I'd be happier if we had some more decent tests, that would be less likely to pass under a completely broken implementation.

erikd added a comment.Apr 10 2017, 3:57 AM

I'd be happier if we had some more decent tests, that would be less likely to pass under a completely broken implementation.

What would you suggest?

In an external project I did QuickCheck round tripping of word -> float -> word and float -> word -> float for both Double/Word64 and Float/Word32. This works fine on x86_64, but on x86 the word -> float -> word round trip fails if the value of the f is NaN (for both Float and Double). I'm pretty sure this is a quirk of the x86 floating point unit.
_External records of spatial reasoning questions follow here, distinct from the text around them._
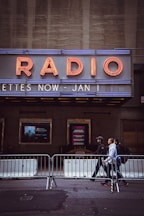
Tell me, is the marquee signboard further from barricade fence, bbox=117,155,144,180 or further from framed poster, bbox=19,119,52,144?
framed poster, bbox=19,119,52,144

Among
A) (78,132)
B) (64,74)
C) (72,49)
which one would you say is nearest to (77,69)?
(64,74)

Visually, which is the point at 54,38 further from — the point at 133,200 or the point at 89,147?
the point at 133,200

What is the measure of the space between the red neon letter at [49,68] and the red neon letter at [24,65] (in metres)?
0.70

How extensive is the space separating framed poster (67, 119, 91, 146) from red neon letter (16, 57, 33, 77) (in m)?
6.39

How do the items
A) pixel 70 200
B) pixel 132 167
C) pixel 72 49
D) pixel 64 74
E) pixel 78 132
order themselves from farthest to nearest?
pixel 78 132
pixel 72 49
pixel 64 74
pixel 132 167
pixel 70 200

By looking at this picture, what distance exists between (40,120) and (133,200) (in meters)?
12.7

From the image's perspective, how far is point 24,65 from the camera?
14.4 metres

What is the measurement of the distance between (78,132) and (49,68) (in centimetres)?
657

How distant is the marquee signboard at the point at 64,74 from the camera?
1425 centimetres

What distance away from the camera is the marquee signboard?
14.2 m

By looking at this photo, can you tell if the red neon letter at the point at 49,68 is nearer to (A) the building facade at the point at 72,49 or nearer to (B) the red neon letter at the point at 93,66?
(B) the red neon letter at the point at 93,66

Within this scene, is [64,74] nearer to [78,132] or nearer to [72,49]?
[72,49]

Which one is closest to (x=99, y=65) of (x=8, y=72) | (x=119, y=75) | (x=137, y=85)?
(x=119, y=75)

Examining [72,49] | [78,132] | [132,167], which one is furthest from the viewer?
[78,132]
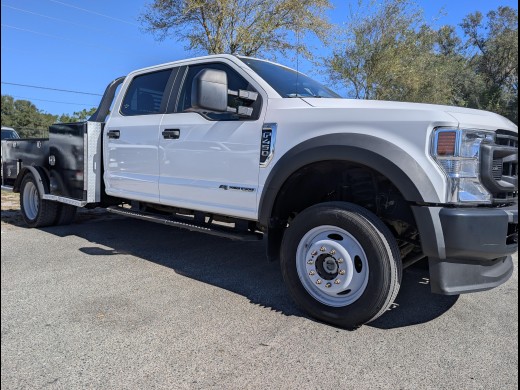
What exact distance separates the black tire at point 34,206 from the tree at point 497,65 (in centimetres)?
1946

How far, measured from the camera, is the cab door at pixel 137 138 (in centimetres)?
457

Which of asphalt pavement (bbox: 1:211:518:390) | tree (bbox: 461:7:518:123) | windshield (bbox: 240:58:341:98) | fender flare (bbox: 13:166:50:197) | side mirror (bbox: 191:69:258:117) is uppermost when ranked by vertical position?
tree (bbox: 461:7:518:123)

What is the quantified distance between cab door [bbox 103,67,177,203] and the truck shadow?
795 mm

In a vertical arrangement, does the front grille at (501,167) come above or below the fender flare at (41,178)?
above

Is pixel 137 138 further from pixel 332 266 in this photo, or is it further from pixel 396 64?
pixel 396 64

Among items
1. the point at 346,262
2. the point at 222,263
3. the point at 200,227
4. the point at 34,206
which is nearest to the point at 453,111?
the point at 346,262

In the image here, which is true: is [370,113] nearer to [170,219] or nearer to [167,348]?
[167,348]

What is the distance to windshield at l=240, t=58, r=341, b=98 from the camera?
3807 millimetres

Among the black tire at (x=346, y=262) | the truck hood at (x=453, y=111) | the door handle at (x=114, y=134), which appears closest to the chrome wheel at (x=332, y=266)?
the black tire at (x=346, y=262)

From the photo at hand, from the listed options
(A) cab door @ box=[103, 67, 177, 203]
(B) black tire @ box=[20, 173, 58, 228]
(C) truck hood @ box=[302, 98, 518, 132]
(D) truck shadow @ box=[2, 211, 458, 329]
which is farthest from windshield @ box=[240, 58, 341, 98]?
(B) black tire @ box=[20, 173, 58, 228]

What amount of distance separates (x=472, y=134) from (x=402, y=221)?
31.1 inches

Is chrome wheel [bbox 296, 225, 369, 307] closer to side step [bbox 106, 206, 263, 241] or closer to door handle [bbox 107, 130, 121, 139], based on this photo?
side step [bbox 106, 206, 263, 241]

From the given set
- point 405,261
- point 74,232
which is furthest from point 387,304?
point 74,232

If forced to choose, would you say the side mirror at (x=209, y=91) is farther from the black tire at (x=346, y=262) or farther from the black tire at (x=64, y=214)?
the black tire at (x=64, y=214)
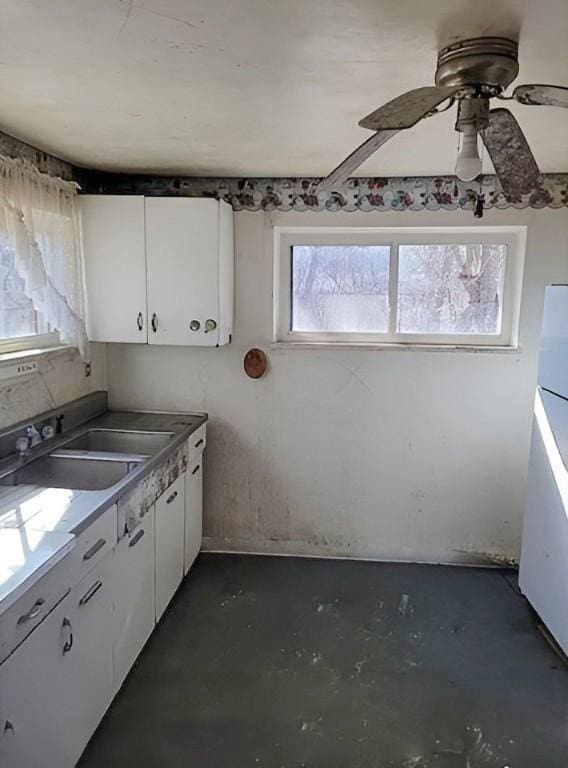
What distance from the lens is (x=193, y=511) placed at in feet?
10.7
erikd updated this revision to Diff 12046.Apr 10 2017, 7:16 AM

Improve the test.

erikd added a comment.Apr 10 2017, 7:17 AM

Tested on x86/linux and x86_64/linux. Maybe @trofi or someone could test on other architectures.

By the way, you could also just put the cmm file in the base package, and not have to touch the rts at all.

Indeed, I like the idea of including this in base. Only truly foundational operations should be in rts/.

erikd updated this revision to Diff 12082.EditedApr 11 2017, 3:25 AM

Move CMM code to base library as requested.

This revision was automatically updated to reflect the committed changes.